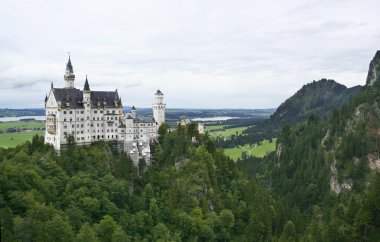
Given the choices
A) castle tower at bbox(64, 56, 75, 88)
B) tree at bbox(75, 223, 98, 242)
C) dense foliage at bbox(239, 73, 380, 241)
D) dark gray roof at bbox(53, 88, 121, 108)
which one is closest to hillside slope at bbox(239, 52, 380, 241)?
dense foliage at bbox(239, 73, 380, 241)

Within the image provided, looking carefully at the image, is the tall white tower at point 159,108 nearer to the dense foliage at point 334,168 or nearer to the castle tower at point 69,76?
the castle tower at point 69,76

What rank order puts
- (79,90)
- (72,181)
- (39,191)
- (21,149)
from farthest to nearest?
(79,90)
(21,149)
(72,181)
(39,191)

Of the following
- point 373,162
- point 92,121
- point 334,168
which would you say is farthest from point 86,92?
point 373,162

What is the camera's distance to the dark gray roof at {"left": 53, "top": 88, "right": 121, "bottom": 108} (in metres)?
120

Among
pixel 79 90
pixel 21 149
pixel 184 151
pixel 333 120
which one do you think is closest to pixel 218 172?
pixel 184 151

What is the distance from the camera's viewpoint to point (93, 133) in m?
124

WORK INSTRUCTIONS. Reproduce the material from the line containing "What is the distance" through the end of the material, both ends included.

ANSWER BELOW.
What is the distance from the camera's viewpoint to point (93, 133) in m?
124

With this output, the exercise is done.